John Carney’s Power Ballad has most of what it needs to succeed, from a charming pair of leads to a fittingly catchy song. But like the fraught relationship between its two musician characters, Rick (Paul Rudd) and Danny (Nick Jonas), the film never finds the right groove.
Rick is a middle-aged American musician who washed up in Dublin decades ago, putting his band on hold after marrying and having a child with an Irish woman, Rachel (Marcella Plunkett). Now a rocker dad paying the bills fronting a wedding band, the Bride and the Groove, he believes that family life has kept him from stardom. Call it a fantasy, which Carney visualizes at a wedding performance where, to his band’s and the crowd’s irritation, Rick caps a set not with “Jessie’s Girl” or “Message in a Bottle” but a song he wrote. Though this empties the dance floor, in Rick’s mind he’s playing for an adoring crowd of thousands.
Carney and Peter McDonald’s script starts out lightly poking fun at Rick’s delusion, with his bandmates and family rolling their eyes at him but generally putting up with his “could’ve been” thinking. But it also presents the character in an interesting middle range of talent, frustrated by having just enough to realistically think some kind of success is possible but not enough of it to get him there. This helps the film avoid making Rick either solely a figure of ridicule or the cliché of the overlooked genius just waiting for his break.

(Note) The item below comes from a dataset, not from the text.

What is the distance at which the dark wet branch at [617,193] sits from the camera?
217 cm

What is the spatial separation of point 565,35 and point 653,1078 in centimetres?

In the film’s central sequence, Rick spends a night following a gig jamming, drinking, and becoming fast friends with Danny, a wedding guest. A floundering and lonely-seeming ex-boyband star trying to kickstart the next stage of his career, Danny latches onto the older rocker as a font of ideas. Rick delights in being taken seriously while the two drink, tell stories, and play around with “How to Write a Song (Without You),” a keening ballad that Rick’s been toying with for years. Months later, Rick hears his song on the radio and watches with mounting fury as Danny rides its success to a second round of the fame that Rick never saw.
Though it starts off as Rick’s story, Power Ballad bifurcates to follow the reverberations in their lives after his and Danny’s magic jam session. This saps the film of its energy, particularly in Danny’s segments. Jonas is game enough in the role, but only really comes alive when singing; scenes with Danny’s coldblooded and profit-chasing manager, Mac (Jack Reynor), or passively waiting girlfriend, Marcia (Havana Rose Liu), are inert, with Danny’s gloomy unspoken guilt over stealing Rick’s song making a poor substitute for actual character development.
At the same time, Rick’s resentment over being denied his break threatens to upend his personal and professional lives. Power Ballad moves quickly past this stretch, where Rick spirals into a gloom that suggests a possible future as a lonely drunk boring everyone at the pub about the song that got away. An ill-considered trip by Rick and bandmate Sandy (co-writer McDonald) to confront Danny in his Los Angeles mansion provides lighthearted third-act hijinks, but the comedic tone makes it hard to determine how seriously to take Rick’s dilemma.
There’s a sweetness, organic flow, and levity to the sequence between Danny and Rick that speaks to Carney’s strengths. The spark lighting up films like Sing Street and especially Once comes from kindred spirits finding each other and turning that bond into sublime music. To the filmmakers’ credit, while “How to Write a Song (Without You)” is no “Falling Slowly,” it’s a catchy and lilting earworm that’s believable as a song thousands of besotted teenagers would sing along to in an arena. But it’s not enough to carry a film that’s largely missing the kind of sustained musical ecstasy or relational alchemy that Carney’s work usually generates.